DIRECTIONS FOR THIS TASK: Please set out the material below as a numbered list, one line per item, dropping the blank lines and leaving out the pictures.

ENTRIES SUPPLIED:
◆ ◆ ◆ ◆ ◆

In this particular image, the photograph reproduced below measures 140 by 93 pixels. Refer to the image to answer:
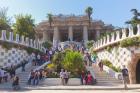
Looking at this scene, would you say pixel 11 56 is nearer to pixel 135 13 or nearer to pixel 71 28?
pixel 135 13

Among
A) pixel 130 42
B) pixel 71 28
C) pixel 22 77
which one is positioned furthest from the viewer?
pixel 71 28

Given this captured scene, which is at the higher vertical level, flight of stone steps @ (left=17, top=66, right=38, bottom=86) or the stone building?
the stone building

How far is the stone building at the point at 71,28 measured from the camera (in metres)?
82.5

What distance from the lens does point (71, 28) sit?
8306 cm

◆ ◆ ◆ ◆ ◆

SOLUTION TO THE PROBLEM:
1. In this particular image, the photograph reproduced below measures 140 by 93 pixels. Refer to the image to answer:
2. Looking at this scene, would you say pixel 11 56 is nearer to pixel 135 13 or nearer to pixel 71 28?
3. pixel 135 13
4. Among
5. A) pixel 130 42
6. B) pixel 71 28
7. C) pixel 22 77
8. which one is positioned furthest from the viewer?
9. pixel 71 28
10. Given this captured scene, which is at the higher vertical level, flight of stone steps @ (left=17, top=66, right=38, bottom=86) or the stone building?
11. the stone building
12. How far is the stone building at the point at 71,28 measured from the camera (in metres)?
13. 82.5
14. What distance from the lens does point (71, 28) sit?
15. 8306 cm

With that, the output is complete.